Dow Chemical Co. said Tuesday that increased demand and higher prices for chemicals used in products ranging from consumer electronics to adhesives drove it to a second-quarter profit.
The nation's largest chemical manufacturer by sales also said better-than-expected savings from a restructuring plan put in place during the recession helped it earn $566 million, or 50 cents per share in the second quarter, after paying preferred dividends. That compares with a loss of $486 million, or 47 cents per share, a year earlier.
While revenue jumped 20 percent to $13.62 billion, it was slightly below analysts expectations, as was Dow's adjusted net income of 54 cents per share. That shortfall sent the stock down 5 percent in premarket trading. Adjusted earnings don't include one-time items such as the impact of plant outages during the quarter.
The Midland, Mich., company, which makes products ranging from cosmetic ingredients to food additives, is confident that economic momentum is building. Its view for the U.S. "remains guardedly optimistic." Dow still thinks the global recovery will be led by Asia, slowly helped by the U.S., with Europe lagging.

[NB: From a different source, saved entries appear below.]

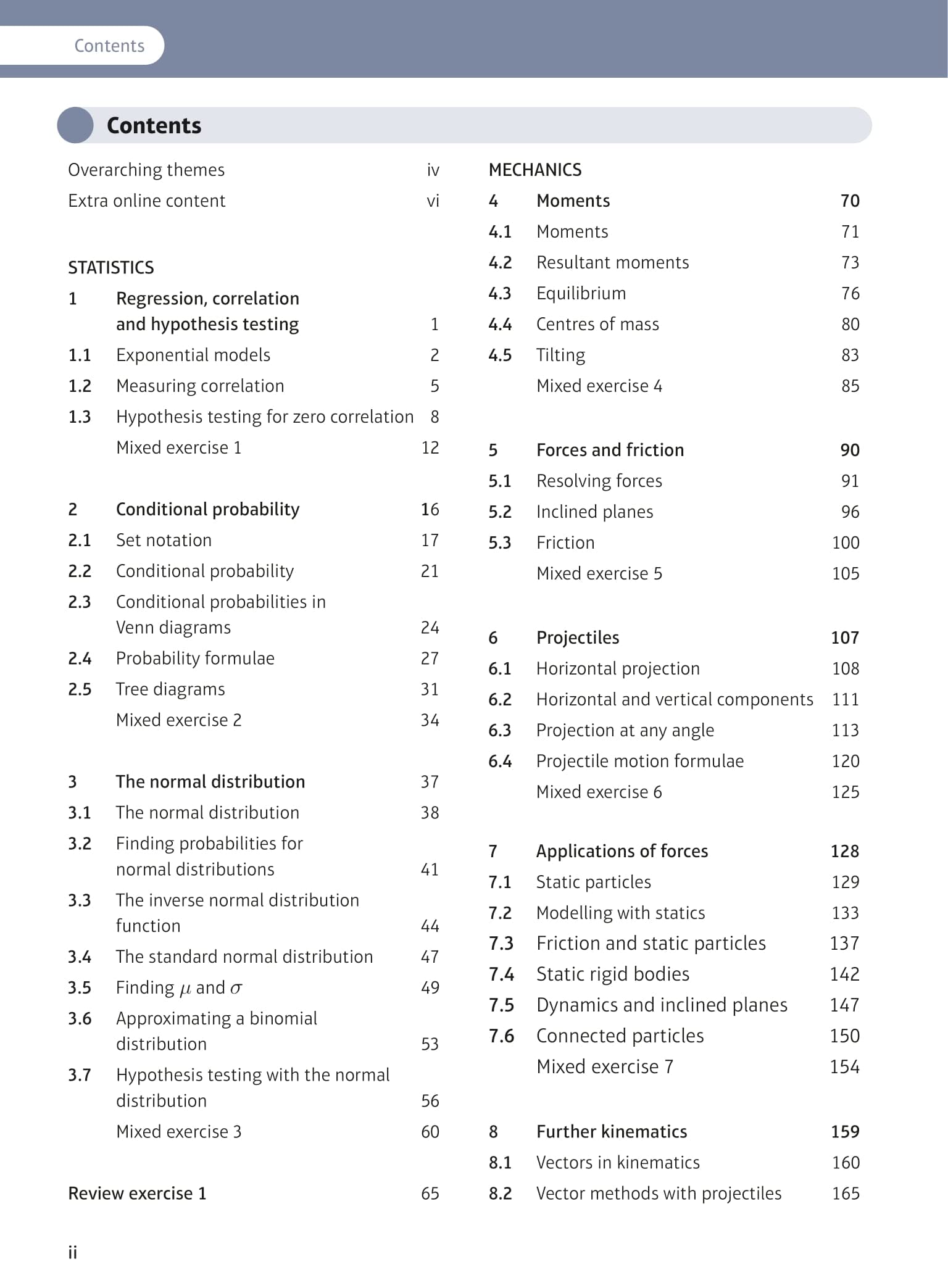 Contents

Contents

Overarching themes iv
Extra online content vi

STATISTICS
1 Regression, correlation and hypothesis testing 1
1.1 Exponential models 2
1.2 Measuring correlation 5
1.3 Hypothesis testing for zero correlation 8
Mixed exercise 1 12

2 Conditional probability 16
2.1 Set notation 17
2.2 Conditional probability 21
2.3 Conditional probabilities in Venn diagrams 24
2.4 Probability formulae 27
2.5 Tree diagrams 31
Mixed exercise 2 34

3 The normal distribution 37
3.1 The normal distribution 38
3.2 Finding probabilities for normal distributions 41
3.3 The inverse normal distribution function 44
3.4 The standard normal distribution 47
3.5 Finding $\mu$ and $\sigma$ 49
3.6 Approximating a binomial distribution 53
3.7 Hypothesis testing with the normal distribution 56
Mixed exercise 3 60

Review exercise 1 65

MECHANICS
4 Moments 70
4.1 Moments 71
4.2 Resultant moments 73
4.3 Equilibrium 76
4.4 Centres of mass 80
4.5 Tilting 83
Mixed exercise 4 85

5 Forces and friction 90
5.1 Resolving forces 91
5.2 Inclined planes 96
5.3 Friction 100
Mixed exercise 5 105

6 Projectiles 107
6.1 Horizontal projection 108
6.2 Horizontal and vertical components 111
6.3 Projection at any angle 113
6.4 Projectile motion formulae 120
Mixed exercise 6 125

7 Applications of forces 128
7.1 Static particles 129
7.2 Modelling with statics 133
7.3 Friction and static particles 137
7.4 Static rigid bodies 142
7.5 Dynamics and inclined planes 147
7.6 Connected particles 150
Mixed exercise 7 154

8 Further kinematics 159
8.1 Vectors in kinematics 160
8.2 Vector methods with projectiles 165

ii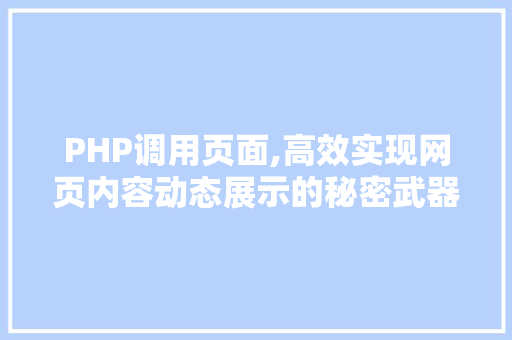 PHP调用页面,高效实现网页内容动态展示的秘密武器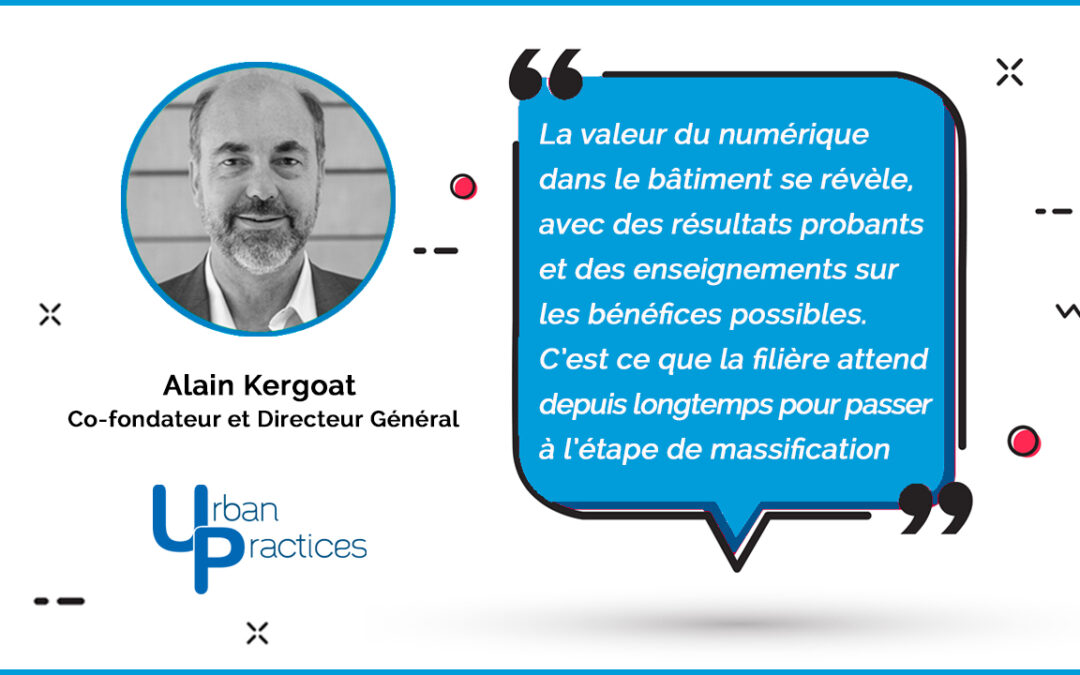 Alain Kergoat
Co-fondateur et Directeur Général

Urban Practices

La valeur du numérique dans le bâtiment se révèle, avec des résultats probants et des enseignements sur les bénéfices possibles. C'est ce que la filière attend depuis longtemps pour passer à l'étape de massification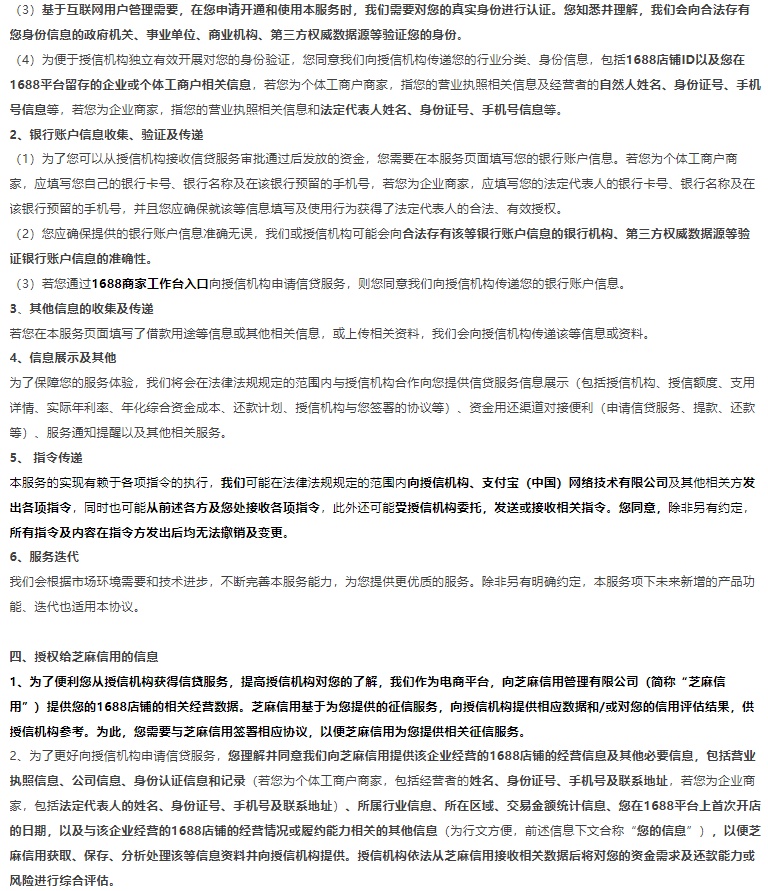 （3）基于互联网用户管理需要，在您申请开通和使用本服务时，我们需要对您的真实身份进行认证。您知悉并理解，我们会向合法存有您身份信息的政府机关、事业单位、商业机构、第三方权威数据源等验证您的身份。

（4）为便于授信机构独立有效开展对您的身份验证，您同意我们向授信机构传递您的行业分类、身份信息，包括1688店铺ID以及您在1688平台留存的企业或个体工商户相关信息，若您为个体工商户商家，指您的营业执照相关信息及经营者的自然人姓名、身份证号、手机号信息等，若您为企业商家，指您的营业执照相关信息和法定代表人姓名、身份证号、手机号信息等。

2、银行账户信息收集、验证及传递

（1）为了您可以从授信机构接收信贷服务审批通过后发放的资金，您需要在本服务页面填写您的银行账户信息。若您为个体工商户商家，应填写您自己的银行卡号、银行名称及在该银行预留的手机号，若您为企业商家，应填写您的法定代表人的银行卡号、银行名称及在该银行预留的手机号，并且您应确保就该等信息填写及使用行为获得了法定代表人的合法、有效授权。

（2）您应确保提供的银行账户信息准确无误，我们或授信机构可能会向合法存有该等银行账户信息的银行机构、第三方权威数据源等验证银行账户信息的准确性。

（3）若您通过1688商家工作台入口向授信机构申请信贷服务，则您同意我们向授信机构传递您的银行账户信息。

3、其他信息的收集及传递

若您在本服务页面填写了借款用途等信息或其他相关信息，或上传相关资料，我们会向授信机构传递该等信息或资料。

4、信息展示及其他

为了保障您的服务体验，我们将会在法律法规规定的范围内与授信机构合作向您提供信贷服务信息展示（包括授信机构、授信额度、支用详情、实际年利率、年化综合资金成本、还款计划、授信机构与您签署的协议等）、资金用还渠道对接便利（申请信贷服务、提款、还款等）、服务通知提醒以及其他相关服务。

5、 指令传递

本服务的实现有赖于各项指令的执行，我们可能在法律法规规定的范围内向授信机构、支付宝（中国）网络技术有限公司及其他相关方发出各项指令，同时也可能从前述各方及您处接收各项指令，此外还可能受授信机构委托，发送或接收相关指令。您同意，除非另有约定，所有指令及内容在指令方发出后均无法撤销及变更。

6、服务迭代

我们会根据市场环境需要和技术进步，不断完善本服务能力，为您提供更优质的服务。除非另有明确约定，本服务项下未来新增的产品功能、迭代也适用本协议。

四、授权给芝麻信用的信息

1、为了便利您从授信机构获得信贷服务，提高授信机构对您的了解，我们作为电商平台，向芝麻信用管理有限公司（简称“芝麻信用”）提供您的1688店铺的相关经营数据。芝麻信用基于为您提供的征信服务，向授信机构提供相应数据和/或对您的信用评估结果，供授信机构参考。为此，您需要与芝麻信用签署相应协议，以便芝麻信用为您提供相关征信服务。

2、为了更好向授信机构申请信贷服务，您理解并同意我们向芝麻信用提供该企业经营的1688店铺的经营信息及其他必要信息，包括营业执照信息、公司信息、身份认证信息和记录（若您为个体工商户商家，包括经营者的姓名、身份证号、手机号及联系地址，若您为企业商家，包括法定代表人的姓名、身份证号、手机号及联系地址）、所属行业信息、所在区域、交易金额统计信息、您在1688平台上首次开店的日期，以及与该企业经营的1688店铺的经营情况或履约能力相关的其他信息（为行文方便，前述信息下文合称“您的信息”），以便芝麻信用获取、保存、分析处理该等信息资料并向授信机构提供。授信机构依法从芝麻信用接收相关数据后将对您的资金需求及还款能力或风险进行综合评估。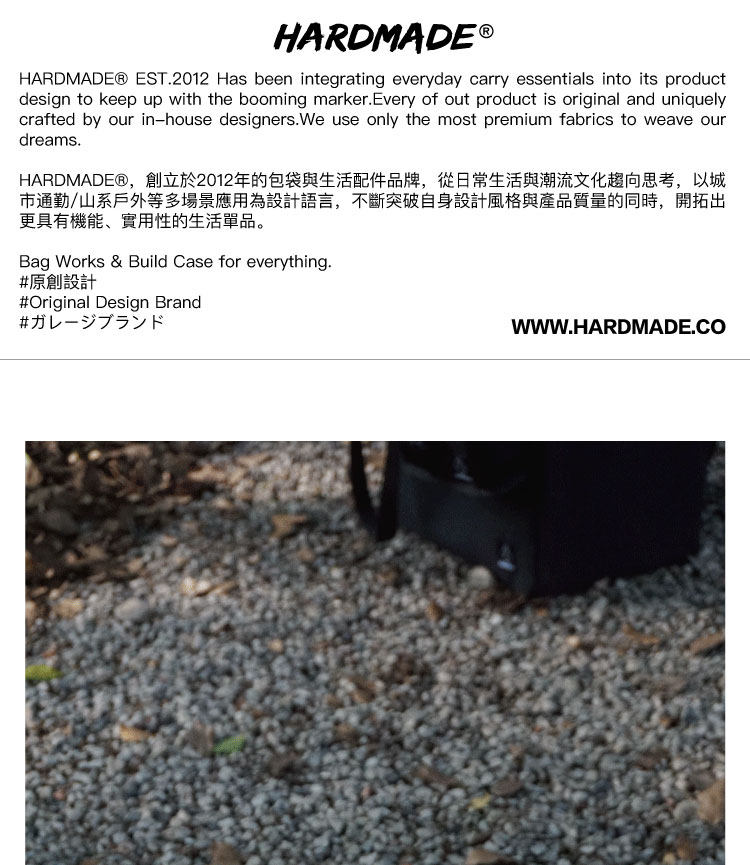 HARDMADE®

HARDMADE® EST.2012 Has been integrating everyday carry essentials into its product design to keep up with the booming marker.Every of out product is original and uniquely crafted by our in–house designers.We use only the most premium fabrics to weave our dreams.

HARDMADE®，創立於2012年的包袋與生活配件品牌，從日常生活與潮流文化趨向思考，以城市通勤/山系戶外等多場景應用為設計語言，不斷突破自身設計風格與產品質量的同時，開拓出更具有機能、實用性的生活單品。

Bag Works & Build Case for everything.
#原創設計
#Original Design Brand
#ガレージブランド

WWW.HARDMADE.CO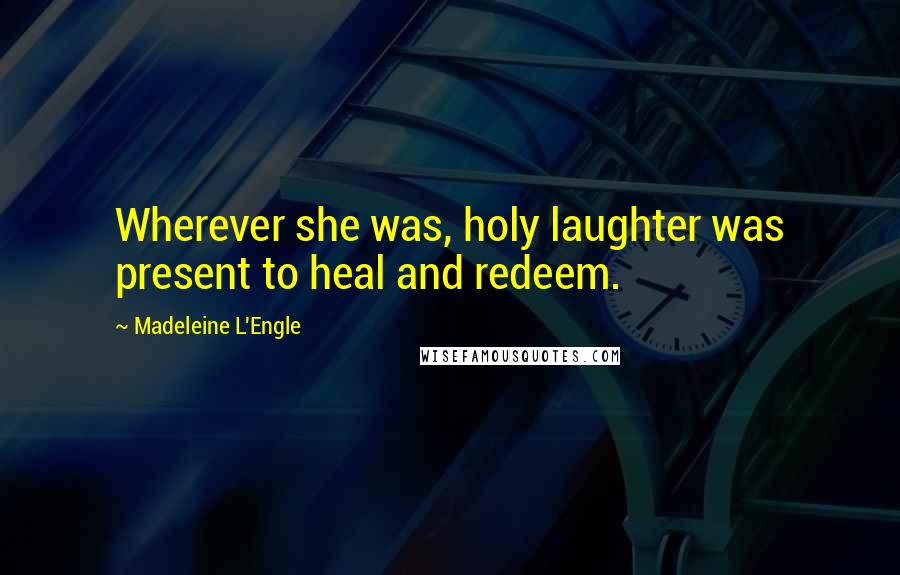 Wherever she was, holy laughter was present to heal and redeem.

~ Madeleine L'Engle

WISEFAMOUSQUOTES.COM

Dow said sales were mostly driven by higher prices. Volume overall increased 7 percent, led by the performance segment, which makes things like electrical laminates and heat transfer fluids for solar power products.
Sales of electronic and specialty materials rose the sharpest as volume jumped 20 percent. Dow reported double-digit sales gains in all geographic areas, led by North America.
Analysts, who generally leave out one-time items from their estimates, expected net income of 56 cents a share on revenue of $13.69 billion.
Shares dropped $1.41, or 5 percent, to $26.92 in trading before the market opened. The stock has traded as high as $32.05 in the past 12 months and as low as $19.75.